Dancers will be challenged in rigorous classes, including modern, improvisation and composition, said Trent Williams, this year’s Swamp Dance Fest director.
Williams, an assistant professor of dance at UF, said the majority of participants are incoming freshmen pursuing bachelor’s degrees in dance or students currently enrolled in UF’s dance program. Some students travel from other universities to take part in the program.
Twenty dancers are participating this year, and those who are UF students will receive three credits, said Kevin Austin, an academic advisor for UF’s College of the Arts.
Dancers are able to interact and collaborate with guest artists, from whom they learn technique and how to explore creativity through choreography.
This year’s festival features two guest artists: Duane Cyrus, an associate professor at the University of North Carolina at Greensboro, and JoAnna Mendl Shaw, a long-standing choreographer and educator.

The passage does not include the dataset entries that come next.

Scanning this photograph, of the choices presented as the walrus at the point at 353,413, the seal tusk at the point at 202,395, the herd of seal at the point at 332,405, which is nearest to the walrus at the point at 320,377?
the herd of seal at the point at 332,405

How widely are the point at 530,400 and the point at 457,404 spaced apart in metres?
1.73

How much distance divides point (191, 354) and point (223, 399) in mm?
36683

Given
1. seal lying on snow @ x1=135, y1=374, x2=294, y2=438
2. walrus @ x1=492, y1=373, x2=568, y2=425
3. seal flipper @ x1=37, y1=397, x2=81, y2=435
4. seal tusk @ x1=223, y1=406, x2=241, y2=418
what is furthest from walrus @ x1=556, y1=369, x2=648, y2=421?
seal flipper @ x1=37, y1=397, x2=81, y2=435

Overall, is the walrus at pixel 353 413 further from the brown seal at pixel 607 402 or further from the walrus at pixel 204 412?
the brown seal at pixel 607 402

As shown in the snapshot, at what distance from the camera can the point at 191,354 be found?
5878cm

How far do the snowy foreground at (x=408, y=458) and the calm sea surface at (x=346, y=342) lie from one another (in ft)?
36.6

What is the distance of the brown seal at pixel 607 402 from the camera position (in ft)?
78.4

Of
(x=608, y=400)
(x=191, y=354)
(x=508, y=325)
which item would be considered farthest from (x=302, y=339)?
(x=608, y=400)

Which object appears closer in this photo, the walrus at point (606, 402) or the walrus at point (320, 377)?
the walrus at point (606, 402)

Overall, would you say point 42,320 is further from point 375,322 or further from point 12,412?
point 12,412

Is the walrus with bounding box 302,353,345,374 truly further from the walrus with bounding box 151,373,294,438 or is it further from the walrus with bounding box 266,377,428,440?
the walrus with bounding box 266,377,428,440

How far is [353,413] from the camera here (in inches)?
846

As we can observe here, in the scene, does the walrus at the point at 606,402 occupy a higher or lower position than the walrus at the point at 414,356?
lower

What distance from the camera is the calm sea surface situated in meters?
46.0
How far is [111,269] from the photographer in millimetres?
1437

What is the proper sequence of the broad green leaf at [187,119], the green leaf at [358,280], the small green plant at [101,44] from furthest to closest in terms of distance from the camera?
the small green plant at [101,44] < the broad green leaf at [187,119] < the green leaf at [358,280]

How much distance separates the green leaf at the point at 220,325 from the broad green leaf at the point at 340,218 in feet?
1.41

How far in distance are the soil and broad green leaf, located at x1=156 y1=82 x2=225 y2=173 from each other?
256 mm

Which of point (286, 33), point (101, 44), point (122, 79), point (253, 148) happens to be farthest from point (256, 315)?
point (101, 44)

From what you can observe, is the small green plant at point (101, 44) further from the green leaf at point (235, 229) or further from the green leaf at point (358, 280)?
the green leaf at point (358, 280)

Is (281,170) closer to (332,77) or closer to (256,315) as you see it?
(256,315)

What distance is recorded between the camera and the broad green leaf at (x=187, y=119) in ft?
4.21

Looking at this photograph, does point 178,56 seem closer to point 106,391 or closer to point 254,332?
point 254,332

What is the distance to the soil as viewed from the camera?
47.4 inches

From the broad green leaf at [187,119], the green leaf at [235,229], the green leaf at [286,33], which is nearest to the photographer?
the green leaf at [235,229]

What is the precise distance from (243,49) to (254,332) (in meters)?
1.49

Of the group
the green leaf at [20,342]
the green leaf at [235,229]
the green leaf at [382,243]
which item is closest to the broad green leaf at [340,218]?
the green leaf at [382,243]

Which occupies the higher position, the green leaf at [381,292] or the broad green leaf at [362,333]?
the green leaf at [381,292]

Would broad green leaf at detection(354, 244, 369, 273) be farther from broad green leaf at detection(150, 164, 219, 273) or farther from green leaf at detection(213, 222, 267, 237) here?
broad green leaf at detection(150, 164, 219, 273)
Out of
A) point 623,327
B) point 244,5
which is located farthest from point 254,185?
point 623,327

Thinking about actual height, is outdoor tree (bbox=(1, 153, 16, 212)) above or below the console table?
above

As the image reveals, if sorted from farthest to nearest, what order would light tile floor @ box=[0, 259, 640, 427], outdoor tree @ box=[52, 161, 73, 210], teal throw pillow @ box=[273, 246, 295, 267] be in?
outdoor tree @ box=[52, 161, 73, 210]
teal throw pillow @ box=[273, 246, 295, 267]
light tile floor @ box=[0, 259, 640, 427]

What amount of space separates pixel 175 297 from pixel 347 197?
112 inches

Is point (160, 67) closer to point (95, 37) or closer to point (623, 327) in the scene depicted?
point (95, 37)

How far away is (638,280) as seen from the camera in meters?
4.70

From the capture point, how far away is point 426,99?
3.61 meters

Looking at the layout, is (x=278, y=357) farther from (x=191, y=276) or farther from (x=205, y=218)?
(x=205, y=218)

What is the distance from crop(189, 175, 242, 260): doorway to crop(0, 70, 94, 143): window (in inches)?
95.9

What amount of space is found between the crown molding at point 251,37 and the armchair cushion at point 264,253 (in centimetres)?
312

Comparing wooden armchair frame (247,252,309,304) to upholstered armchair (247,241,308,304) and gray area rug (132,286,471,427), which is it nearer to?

Jennifer Klammer, a 19-year-old participant, said she’s had a wonderful experience and has learned a great deal from the guest artists.
“I’ve been working a lot with Duane,” she said. “He bases his choreography off of our movement, and I really like that process. It lets our voices as artists come out.”
In addition to dancers developing their technical skills, they will experience various special projects.
Dancers will hear about the guest artists’ careers, people who they’ve worked with in the industry and how they made it as artists in today’s dance field, Williams said.
Williams said the program is also a great networking ground for students once they have left the program.
“A lot of our students go to New York and choreograph later on, or do their own work as well as work with guest artists who were part of Swamp Dance Fest with them,” Williams said.
Dancers in the festival create works performed by students and guests.
“The culminating performance showcases what the students have learned throughout the Summer, as well as share with their parents and friends the repertory that they’ve learned during the four weeks of being in this intensive,” Williams said.
The final performances will be held Friday to Sunday at the McGuire Pavilion Black Box Theatre.
Tickets can be purchased from the UF Box Office. Tickets are $13 for UF students, $15 for staff and faculty and $18 for community members, according to UF’s College of the Arts.
Klammer, a dance and journalism sophomore, said she hopes people who attend the final performance learn dance is more actively thought out instead of just movement.
“Dancers are active thinkers, not just robots who kick, step, turn,” she said.